Nicholls: I think it depends on the state, certainly. I think the understanding is that most states are fine with licenses transferring owners. Now it’s understood. There are obviously different processes, depending on the state, and also just the transaction structure in general: You can either buy the stock—the equity, where you’re buying the existing company—or you can buy the assets, where you’re just buying the license, the brand name, and the IP and all that. So, the structure of the transaction matters, as well as the state.
At the local level, especially here in California, the local level is the harder license to get. One of my clients is really well-established in their local community.

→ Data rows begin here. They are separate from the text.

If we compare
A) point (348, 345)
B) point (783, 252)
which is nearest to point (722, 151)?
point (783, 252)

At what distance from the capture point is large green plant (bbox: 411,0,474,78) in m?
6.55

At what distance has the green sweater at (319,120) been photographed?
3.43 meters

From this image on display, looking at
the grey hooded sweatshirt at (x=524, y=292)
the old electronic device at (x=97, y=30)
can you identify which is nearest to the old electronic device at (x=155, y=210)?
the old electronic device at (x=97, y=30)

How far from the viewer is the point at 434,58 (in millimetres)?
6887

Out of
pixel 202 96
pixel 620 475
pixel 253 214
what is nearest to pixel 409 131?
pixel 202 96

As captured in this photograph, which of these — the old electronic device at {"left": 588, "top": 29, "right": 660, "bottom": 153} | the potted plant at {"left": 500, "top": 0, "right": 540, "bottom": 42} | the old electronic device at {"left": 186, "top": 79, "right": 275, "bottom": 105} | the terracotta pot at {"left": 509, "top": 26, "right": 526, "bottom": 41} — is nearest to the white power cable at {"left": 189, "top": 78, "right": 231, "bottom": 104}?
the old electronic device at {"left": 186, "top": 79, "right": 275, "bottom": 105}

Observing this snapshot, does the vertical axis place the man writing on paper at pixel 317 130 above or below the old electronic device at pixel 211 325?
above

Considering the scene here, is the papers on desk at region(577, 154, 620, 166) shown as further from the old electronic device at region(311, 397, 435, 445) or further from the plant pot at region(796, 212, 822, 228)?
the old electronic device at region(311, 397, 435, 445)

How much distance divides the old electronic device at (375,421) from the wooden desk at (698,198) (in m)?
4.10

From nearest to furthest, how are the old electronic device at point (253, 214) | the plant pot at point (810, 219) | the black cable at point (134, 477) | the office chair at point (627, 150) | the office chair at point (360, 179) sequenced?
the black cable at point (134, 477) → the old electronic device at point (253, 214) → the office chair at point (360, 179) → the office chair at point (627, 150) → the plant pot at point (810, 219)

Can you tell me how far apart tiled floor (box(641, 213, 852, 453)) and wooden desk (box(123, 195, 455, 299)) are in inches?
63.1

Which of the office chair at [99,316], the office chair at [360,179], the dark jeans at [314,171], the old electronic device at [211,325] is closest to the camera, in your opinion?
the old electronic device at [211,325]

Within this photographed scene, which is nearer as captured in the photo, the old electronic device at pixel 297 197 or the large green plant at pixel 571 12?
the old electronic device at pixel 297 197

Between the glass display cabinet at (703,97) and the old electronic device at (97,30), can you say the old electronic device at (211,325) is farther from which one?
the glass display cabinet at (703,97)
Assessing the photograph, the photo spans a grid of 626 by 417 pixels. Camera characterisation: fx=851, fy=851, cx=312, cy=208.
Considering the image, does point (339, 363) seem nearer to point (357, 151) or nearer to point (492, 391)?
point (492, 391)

They’ve been there for decades. They worked with the City Council to put in place a licensing program; as a result, they got one of the licenses. And now, they just turned around and sold it. And they were concerned, ‘Well, you know, we built this long relationship with the city, selling them on our vision for this store and how it’s going to look. We’ve built a good relationship with the city. And now, before the stores even open, we’re selling it. That looks bad, right?’ They were afraid of some blowback from the city. So, as a result, the way they structured that transaction was that they’re still going to be involved in the next two years. They’re going to the city and saying, ‘Look, for us, it made the most sense to sell this off to another party. But we’re still going to be involved in every step of the process. We’re going to be on the board, we’re going to be doing all the build-out, we’re going to make sure everything adheres to all the codes and regulations that we had agreed on originally, just to give some comfort to the city.’